▸ Goal:
Exactly transcribe the span of lines from the one containing "What distance spans" through the final line of the entries, inclusive, and nothing outside it. Exclude the pictures.

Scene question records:
※ ※ ※

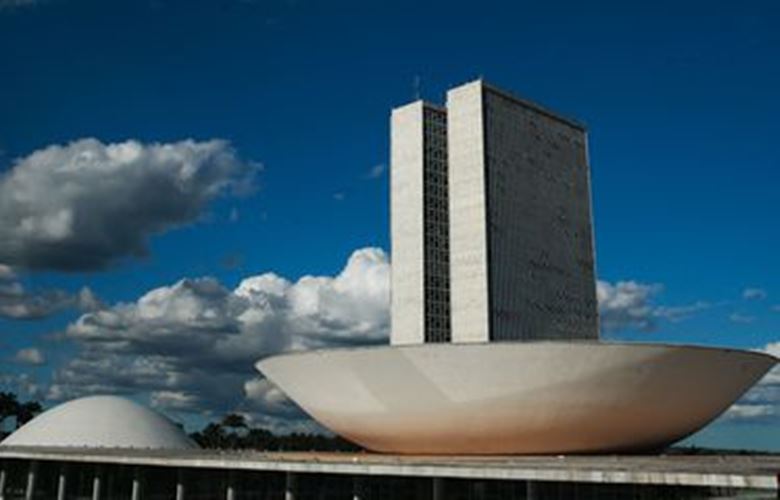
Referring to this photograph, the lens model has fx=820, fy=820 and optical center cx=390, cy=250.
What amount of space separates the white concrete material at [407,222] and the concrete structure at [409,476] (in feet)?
125

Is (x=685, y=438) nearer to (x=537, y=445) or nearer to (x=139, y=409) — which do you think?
(x=537, y=445)

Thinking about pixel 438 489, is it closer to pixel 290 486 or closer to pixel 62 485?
Result: pixel 290 486

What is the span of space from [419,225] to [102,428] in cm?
3689

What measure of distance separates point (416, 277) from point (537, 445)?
4773cm

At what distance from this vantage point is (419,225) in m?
83.8

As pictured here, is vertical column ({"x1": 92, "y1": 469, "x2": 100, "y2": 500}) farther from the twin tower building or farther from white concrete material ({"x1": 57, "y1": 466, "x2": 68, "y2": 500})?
the twin tower building

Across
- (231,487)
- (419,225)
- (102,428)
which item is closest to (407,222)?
(419,225)

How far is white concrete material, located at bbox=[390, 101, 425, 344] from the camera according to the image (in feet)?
270

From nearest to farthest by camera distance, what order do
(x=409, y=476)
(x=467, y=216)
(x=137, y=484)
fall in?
(x=409, y=476) < (x=137, y=484) < (x=467, y=216)

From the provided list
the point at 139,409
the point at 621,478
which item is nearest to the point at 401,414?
the point at 621,478

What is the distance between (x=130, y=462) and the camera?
39750 millimetres

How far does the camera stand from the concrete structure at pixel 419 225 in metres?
82.1

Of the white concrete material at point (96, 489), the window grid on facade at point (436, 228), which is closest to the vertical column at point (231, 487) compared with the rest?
the white concrete material at point (96, 489)

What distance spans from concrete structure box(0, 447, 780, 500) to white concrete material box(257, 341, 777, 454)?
1398 millimetres
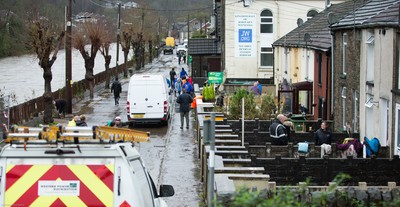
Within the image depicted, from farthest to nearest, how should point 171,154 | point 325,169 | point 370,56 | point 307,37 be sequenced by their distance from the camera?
1. point 307,37
2. point 171,154
3. point 370,56
4. point 325,169

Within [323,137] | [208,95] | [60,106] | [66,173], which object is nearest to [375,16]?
[323,137]

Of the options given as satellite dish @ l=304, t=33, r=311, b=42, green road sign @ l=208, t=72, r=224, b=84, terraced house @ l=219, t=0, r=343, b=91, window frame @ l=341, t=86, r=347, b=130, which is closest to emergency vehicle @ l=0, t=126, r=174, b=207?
window frame @ l=341, t=86, r=347, b=130

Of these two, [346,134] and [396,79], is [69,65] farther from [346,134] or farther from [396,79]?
[396,79]

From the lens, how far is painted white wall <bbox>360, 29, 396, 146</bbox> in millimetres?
19750

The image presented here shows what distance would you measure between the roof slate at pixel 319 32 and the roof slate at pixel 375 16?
3.28m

※ ※ ※

▸ The completed task:
What distance spans from concrete structure box(0, 447, 780, 500) to white concrete material box(257, 341, 777, 454)?
1398 millimetres
Within the image depicted, from farthest to nearest, how should point 171,154 | point 325,169 | point 370,56 | point 307,37 be sequenced by their distance from the camera?
1. point 307,37
2. point 171,154
3. point 370,56
4. point 325,169

Within [323,137] | [208,95] | [60,106] | [66,173], which object is nearest to [375,16]?
[323,137]

Of the options given as satellite dish @ l=304, t=33, r=311, b=42, green road sign @ l=208, t=72, r=224, b=84, terraced house @ l=219, t=0, r=343, b=91, window frame @ l=341, t=86, r=347, b=130, which is closest to emergency vehicle @ l=0, t=126, r=174, b=207?
window frame @ l=341, t=86, r=347, b=130

Of these two, [346,134] and [396,79], is [69,65] farther from [346,134] or farther from [396,79]?
[396,79]

From the lens, how far is painted white wall <bbox>360, 29, 396, 146</bbox> in millimetres?
19750

The image presented here shows what distance would you measure between the roof slate at pixel 319 32 and the roof slate at pixel 375 16?
3.28m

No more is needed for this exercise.